WIC adds fruits, veggies to program

WILMINGTON, DEL. - Everyone needs to eat their fruits and vegetables, but for many Americans struggling to keep food on the table with the help of WIC, the healthy choices have been hard to purchase.

That's about to change. The Women, Infants and Children program, commonly referred to as WIC, will make changes in October to include those grocery items in its acceptable purchase list.

The federal government made revisions to the food voucher program for needy families to reflect updated U.S. dietary guidelines and to allow more flexibility in food choices. The changes are the first in nearly three decades to the state-run, federally-funded program.

"We're delighted that the food choices and amounts are being updated to better meet the nutritional needs of WIC participants," said Elizabeth Pivonka, Ph.D., R.D., president and CEO of Produce for Better Health Foundation, the nonprofit entity behind the Fruits & Veggies-More Matters® national public health initiative. "WIC has always provided nutrition education and support to mothers and the addition of fruits and vegetables will complement these efforts by increasing their access to these nutritious foods."

Besides the addition of fruits and vegetables, WIC families can now also add whole grains, whole breads and tortillas, and canned beans. In the past, the program was limited to milk, cheese, eggs, juice, cereals and dried beans or peanut butter.
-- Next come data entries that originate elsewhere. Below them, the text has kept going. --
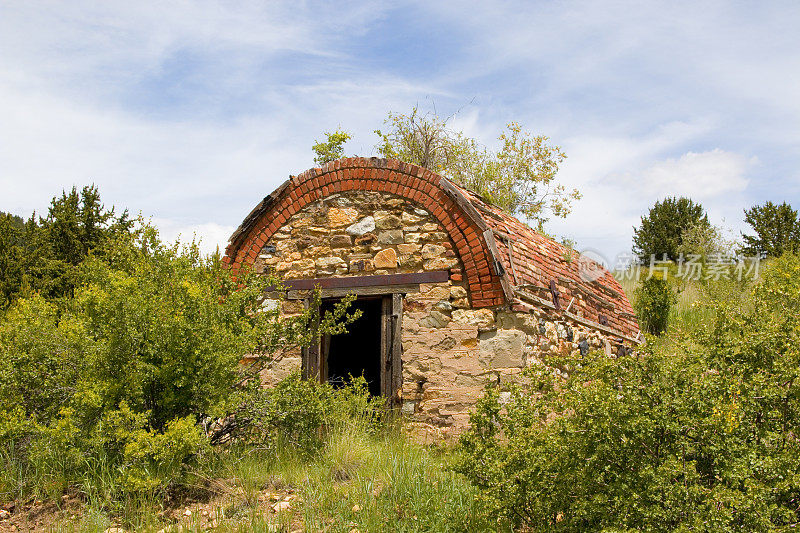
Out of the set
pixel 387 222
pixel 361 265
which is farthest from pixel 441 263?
pixel 361 265

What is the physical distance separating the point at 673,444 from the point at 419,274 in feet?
16.8

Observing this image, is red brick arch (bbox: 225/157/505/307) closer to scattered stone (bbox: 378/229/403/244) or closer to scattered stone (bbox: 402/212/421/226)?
scattered stone (bbox: 402/212/421/226)

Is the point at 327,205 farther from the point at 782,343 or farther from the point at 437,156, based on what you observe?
the point at 437,156

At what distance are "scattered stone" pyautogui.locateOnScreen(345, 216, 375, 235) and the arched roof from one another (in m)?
0.45

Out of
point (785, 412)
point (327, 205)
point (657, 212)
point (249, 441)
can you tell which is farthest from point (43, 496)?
point (657, 212)

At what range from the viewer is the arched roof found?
8617 mm

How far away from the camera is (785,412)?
4203 mm

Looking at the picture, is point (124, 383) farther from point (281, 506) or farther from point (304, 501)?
point (304, 501)

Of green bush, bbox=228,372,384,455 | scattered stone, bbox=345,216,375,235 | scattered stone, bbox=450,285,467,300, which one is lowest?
green bush, bbox=228,372,384,455

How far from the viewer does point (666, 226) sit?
3105 cm

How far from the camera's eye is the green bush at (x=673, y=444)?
3889mm

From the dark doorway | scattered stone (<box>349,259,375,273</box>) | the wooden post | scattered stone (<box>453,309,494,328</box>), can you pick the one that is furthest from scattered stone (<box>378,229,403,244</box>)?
the dark doorway

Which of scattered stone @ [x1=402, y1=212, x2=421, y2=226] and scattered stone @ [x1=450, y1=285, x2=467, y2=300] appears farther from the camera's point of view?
scattered stone @ [x1=402, y1=212, x2=421, y2=226]

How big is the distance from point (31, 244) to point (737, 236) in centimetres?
2553
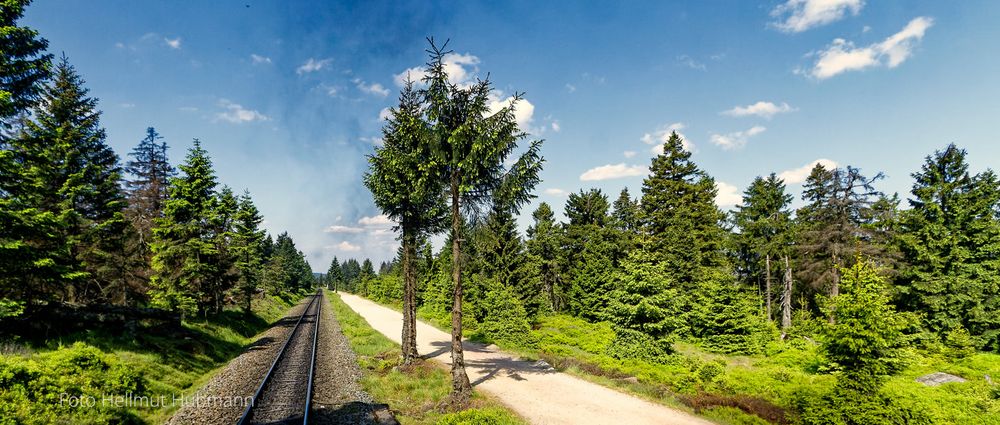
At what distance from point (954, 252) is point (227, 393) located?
4370 centimetres

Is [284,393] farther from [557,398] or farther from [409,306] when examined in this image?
[557,398]

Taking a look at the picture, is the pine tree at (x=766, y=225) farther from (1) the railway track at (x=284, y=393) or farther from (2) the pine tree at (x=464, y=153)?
(1) the railway track at (x=284, y=393)

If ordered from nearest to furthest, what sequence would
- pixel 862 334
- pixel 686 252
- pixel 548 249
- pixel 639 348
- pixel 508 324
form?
pixel 862 334
pixel 639 348
pixel 508 324
pixel 686 252
pixel 548 249

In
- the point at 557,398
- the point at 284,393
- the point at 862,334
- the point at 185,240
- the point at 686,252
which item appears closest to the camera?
the point at 862,334

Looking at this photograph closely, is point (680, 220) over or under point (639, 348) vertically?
over

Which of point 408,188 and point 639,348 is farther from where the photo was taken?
point 639,348

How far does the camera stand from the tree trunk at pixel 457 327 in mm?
11867

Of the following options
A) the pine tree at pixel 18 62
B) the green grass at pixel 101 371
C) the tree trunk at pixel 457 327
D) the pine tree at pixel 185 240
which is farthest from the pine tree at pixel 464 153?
the pine tree at pixel 185 240

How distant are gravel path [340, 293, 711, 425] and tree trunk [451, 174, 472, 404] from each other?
1545 millimetres

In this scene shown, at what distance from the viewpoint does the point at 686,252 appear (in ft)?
99.7

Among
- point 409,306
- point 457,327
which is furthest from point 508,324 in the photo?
point 457,327

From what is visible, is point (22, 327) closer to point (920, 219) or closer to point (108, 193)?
point (108, 193)

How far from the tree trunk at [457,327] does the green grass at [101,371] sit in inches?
318

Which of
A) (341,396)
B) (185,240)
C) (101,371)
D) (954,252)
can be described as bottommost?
(341,396)
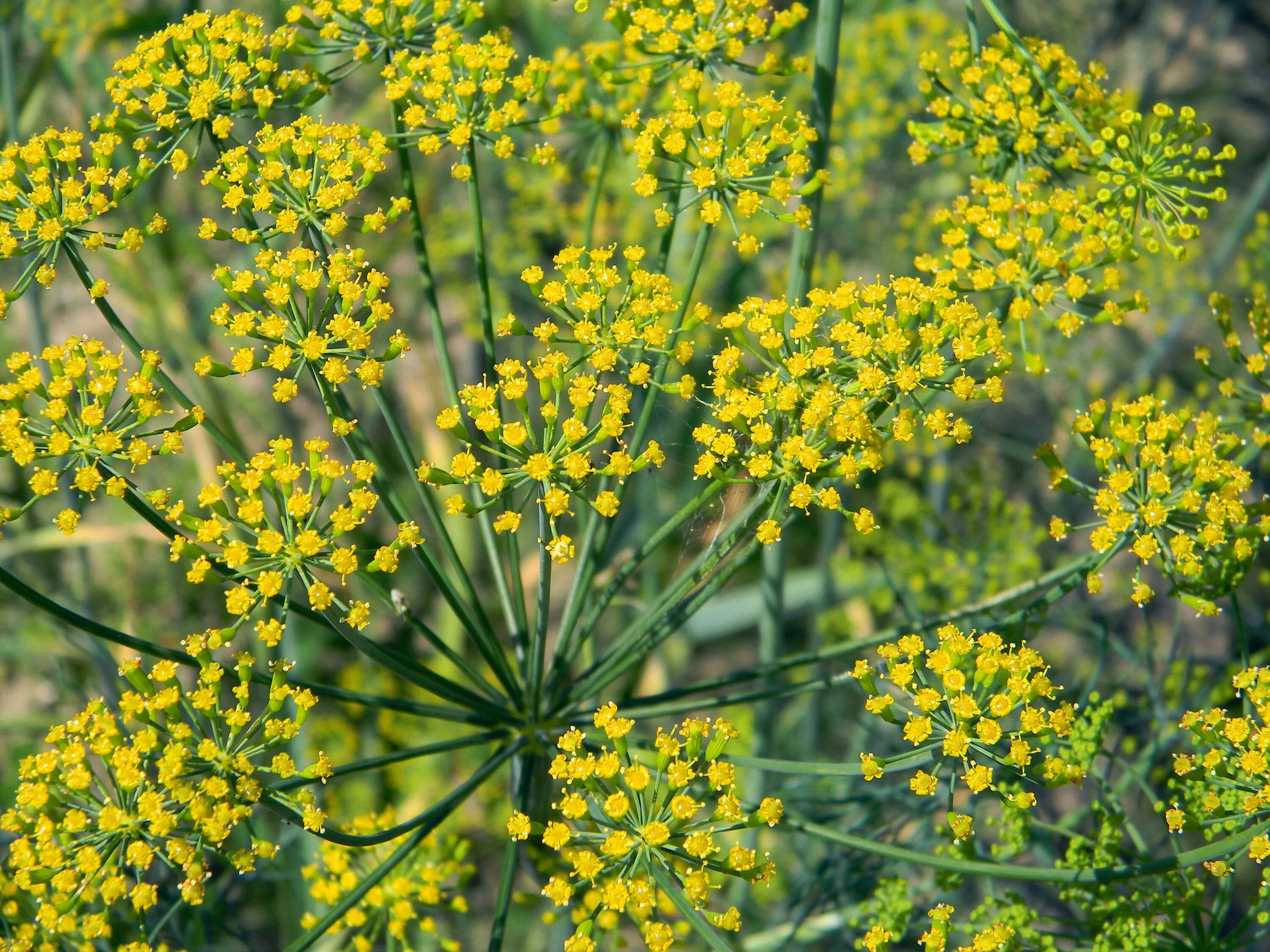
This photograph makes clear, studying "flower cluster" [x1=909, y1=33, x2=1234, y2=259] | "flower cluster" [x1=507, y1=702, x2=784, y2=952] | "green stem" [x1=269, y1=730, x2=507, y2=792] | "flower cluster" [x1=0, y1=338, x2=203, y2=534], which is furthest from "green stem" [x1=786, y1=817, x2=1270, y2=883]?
"flower cluster" [x1=0, y1=338, x2=203, y2=534]

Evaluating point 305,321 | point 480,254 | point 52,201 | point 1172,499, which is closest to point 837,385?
point 1172,499

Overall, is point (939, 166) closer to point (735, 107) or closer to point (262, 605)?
point (735, 107)

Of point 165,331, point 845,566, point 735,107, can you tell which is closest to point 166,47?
point 735,107

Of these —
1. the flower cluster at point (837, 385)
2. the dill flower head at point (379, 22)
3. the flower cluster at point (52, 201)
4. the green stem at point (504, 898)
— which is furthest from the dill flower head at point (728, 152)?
the green stem at point (504, 898)

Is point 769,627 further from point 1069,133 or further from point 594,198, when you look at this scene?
point 1069,133

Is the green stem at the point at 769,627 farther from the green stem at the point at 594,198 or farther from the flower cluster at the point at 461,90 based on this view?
the flower cluster at the point at 461,90

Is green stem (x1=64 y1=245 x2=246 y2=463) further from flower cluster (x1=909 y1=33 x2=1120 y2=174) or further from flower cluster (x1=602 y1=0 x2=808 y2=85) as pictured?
flower cluster (x1=909 y1=33 x2=1120 y2=174)
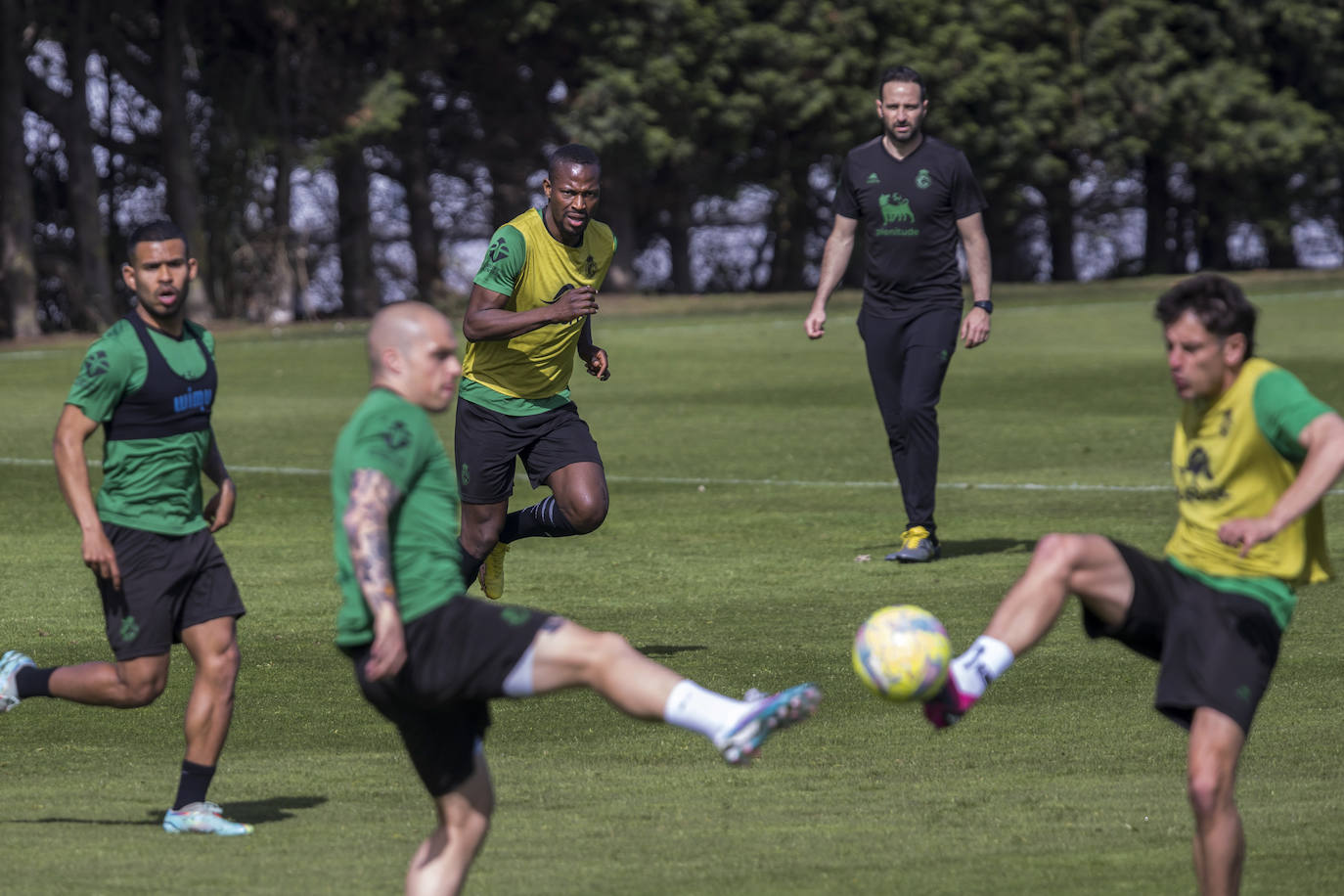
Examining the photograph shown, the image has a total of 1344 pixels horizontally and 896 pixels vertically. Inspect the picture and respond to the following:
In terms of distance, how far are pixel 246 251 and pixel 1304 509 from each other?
3164 cm

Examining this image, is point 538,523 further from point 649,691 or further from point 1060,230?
point 1060,230

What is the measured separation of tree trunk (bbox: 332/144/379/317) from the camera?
123ft

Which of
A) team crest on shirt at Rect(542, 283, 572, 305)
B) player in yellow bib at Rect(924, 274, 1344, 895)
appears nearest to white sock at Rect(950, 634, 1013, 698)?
player in yellow bib at Rect(924, 274, 1344, 895)

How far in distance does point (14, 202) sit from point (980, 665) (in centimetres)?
2915

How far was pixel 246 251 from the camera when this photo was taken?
3534cm

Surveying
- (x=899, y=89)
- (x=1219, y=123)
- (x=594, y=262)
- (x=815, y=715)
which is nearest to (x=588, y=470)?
(x=594, y=262)

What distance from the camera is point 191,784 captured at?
636 cm

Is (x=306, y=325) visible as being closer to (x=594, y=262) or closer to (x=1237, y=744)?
(x=594, y=262)

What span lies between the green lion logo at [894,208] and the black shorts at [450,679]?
23.7 ft

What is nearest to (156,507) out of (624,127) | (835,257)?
(835,257)

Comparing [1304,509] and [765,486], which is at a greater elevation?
[1304,509]

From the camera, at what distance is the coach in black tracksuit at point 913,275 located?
11.8 meters

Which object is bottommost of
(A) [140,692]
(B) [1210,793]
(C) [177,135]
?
(A) [140,692]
The program is reducing the voucher amounts of milk, cheese and eggs, and now stipulates that only one-percent or fat-free milk be allowed for women and children age two and older. These changes are more consistent with USDA dietary guidelines recommendations of limiting the consumption of saturated fats.

WIC is a federal program for women who are pregnant, breastfeeding or recently pregnant, as well as infants and children up to age five.